Passage to read START

Several sites are covering an incident affecting Raspberry Pi OS deployments since last week. Quietly, without disclosure or warning, a package added a Microsoft repository and OpenPGP key to the system. The latter effectively gives the former full root access, in principle, to the whole system. The former checks in with Microsoft's servers any time APT refreshes its cache.
$ grep -i pretty /etc/os-release
PRETTY_NAME="Raspbian GNU/Linux 10 (buster)"How to know if you're affected/infected already:
$ cat /etc/apt/sources.list.d/vscode.list
### THIS FILE IS AUTOMATICALLY CONFIGURED ###
# You may comment out this entry, but any other modifications may be lost.

Passage to read END
Extracted records START

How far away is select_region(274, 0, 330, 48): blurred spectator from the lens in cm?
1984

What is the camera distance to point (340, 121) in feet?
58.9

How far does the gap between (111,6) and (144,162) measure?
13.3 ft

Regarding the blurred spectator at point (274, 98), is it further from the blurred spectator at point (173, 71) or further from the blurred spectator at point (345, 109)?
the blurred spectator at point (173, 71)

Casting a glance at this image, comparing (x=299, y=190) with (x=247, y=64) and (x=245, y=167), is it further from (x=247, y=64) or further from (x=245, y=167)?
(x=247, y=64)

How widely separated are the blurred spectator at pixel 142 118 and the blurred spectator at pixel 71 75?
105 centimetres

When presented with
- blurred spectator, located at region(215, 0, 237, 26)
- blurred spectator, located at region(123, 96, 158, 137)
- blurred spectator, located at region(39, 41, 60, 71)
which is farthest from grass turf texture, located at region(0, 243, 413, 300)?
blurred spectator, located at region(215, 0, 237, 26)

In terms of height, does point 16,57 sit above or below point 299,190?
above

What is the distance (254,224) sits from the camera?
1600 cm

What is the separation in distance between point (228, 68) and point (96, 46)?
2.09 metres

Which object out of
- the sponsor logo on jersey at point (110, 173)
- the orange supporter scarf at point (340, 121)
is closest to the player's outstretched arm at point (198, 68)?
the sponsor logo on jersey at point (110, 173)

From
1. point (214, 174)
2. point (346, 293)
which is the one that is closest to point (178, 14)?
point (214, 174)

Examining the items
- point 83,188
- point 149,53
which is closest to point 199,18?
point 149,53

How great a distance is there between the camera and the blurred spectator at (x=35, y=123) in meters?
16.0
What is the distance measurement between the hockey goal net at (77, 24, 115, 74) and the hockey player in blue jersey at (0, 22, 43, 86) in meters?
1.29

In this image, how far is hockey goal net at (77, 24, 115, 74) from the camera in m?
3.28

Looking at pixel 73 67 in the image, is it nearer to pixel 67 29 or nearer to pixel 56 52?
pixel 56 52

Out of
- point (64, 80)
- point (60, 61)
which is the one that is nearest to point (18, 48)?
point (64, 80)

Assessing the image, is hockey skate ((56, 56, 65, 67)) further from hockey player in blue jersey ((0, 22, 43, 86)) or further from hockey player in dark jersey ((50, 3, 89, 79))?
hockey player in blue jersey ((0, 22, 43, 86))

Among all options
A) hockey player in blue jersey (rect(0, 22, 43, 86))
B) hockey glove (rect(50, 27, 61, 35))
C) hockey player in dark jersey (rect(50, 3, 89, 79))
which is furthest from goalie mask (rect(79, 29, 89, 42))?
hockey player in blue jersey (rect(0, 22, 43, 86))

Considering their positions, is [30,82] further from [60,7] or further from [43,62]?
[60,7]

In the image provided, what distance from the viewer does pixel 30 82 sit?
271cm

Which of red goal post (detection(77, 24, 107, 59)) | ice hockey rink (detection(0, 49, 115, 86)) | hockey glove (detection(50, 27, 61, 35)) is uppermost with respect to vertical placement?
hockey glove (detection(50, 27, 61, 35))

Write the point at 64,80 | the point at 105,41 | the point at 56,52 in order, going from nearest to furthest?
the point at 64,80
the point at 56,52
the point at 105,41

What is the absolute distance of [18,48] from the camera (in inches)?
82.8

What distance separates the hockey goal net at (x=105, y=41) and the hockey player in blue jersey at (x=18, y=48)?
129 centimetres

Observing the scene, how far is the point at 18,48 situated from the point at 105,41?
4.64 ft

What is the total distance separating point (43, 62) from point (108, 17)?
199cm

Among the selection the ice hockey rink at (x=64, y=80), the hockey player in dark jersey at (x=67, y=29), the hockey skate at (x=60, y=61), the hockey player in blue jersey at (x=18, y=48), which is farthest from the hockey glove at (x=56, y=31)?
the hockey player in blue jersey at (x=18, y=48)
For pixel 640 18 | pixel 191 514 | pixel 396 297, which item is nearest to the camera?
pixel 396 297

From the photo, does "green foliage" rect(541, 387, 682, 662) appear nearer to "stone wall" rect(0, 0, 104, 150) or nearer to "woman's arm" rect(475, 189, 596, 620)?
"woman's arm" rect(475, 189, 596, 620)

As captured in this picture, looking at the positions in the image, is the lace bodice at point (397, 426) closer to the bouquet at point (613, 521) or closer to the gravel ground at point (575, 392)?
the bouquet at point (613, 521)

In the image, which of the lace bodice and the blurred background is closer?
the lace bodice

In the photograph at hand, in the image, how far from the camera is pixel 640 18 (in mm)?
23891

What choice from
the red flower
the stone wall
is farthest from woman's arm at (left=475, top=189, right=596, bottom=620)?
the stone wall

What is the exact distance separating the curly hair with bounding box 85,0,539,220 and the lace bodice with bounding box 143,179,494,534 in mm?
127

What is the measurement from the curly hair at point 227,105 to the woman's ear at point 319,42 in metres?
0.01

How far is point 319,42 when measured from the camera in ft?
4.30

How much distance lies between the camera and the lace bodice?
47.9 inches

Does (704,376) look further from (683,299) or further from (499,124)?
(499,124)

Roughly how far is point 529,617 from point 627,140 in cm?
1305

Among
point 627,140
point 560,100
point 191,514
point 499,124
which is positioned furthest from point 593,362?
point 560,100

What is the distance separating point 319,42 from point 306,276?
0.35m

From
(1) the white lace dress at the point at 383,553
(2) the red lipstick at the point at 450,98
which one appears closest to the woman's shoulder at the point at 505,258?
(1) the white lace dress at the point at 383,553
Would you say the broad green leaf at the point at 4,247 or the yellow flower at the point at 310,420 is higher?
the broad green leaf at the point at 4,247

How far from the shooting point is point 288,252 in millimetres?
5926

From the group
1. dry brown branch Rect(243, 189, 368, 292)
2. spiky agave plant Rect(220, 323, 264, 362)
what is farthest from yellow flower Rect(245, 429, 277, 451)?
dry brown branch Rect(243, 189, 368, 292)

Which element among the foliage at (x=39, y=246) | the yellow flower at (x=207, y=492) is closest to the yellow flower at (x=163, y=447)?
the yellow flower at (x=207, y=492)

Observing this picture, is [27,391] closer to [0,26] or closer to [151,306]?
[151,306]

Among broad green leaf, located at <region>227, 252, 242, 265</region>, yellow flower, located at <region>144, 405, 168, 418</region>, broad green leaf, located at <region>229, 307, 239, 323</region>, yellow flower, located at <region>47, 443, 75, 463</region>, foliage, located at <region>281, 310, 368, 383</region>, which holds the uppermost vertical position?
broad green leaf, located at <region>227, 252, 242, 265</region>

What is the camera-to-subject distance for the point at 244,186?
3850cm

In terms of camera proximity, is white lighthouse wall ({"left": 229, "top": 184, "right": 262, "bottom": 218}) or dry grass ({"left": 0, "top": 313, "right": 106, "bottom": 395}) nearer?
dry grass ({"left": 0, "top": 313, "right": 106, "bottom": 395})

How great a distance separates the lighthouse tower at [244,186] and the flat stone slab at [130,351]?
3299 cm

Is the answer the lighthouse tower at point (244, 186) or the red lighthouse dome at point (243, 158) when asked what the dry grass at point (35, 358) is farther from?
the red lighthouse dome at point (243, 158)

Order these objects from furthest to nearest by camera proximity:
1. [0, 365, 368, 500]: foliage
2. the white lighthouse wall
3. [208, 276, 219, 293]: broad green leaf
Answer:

Extracted records END

#### Exercise brief
Carry on the text about the Microsoft repository added to Raspberry Pi OS, picking up after its last line.

#### Response for this exercise
deb [arch=amd64,arm64,armhf] http://packages.microsoft.com/repos/code
stable main
Issue has been taken with both what has been done and how it has been deployed. The official explanation is, for now, that resource hog Visual Studio was to be made available by default on the Raspberry Pi for development for their first entry into microcontrollers, the Raspberry Pi Pico. This is in spite of the established presence of many light weight editors and IDEs alredy[sic] available through vetted repositories. Not to mention the package could have been added to the established, vetted repositories. Threads on the topic over at the Raspberry Pi Forum are quickly locked by moderators and then deleted.
(Score: 2) by Tokolosh on Friday February 05 2021, @11:30PM (3 children)
Thank you very much. I ran your commands, see below. My understanding is that I have created an immutable microsoft gpg file, which prevents their repo being added.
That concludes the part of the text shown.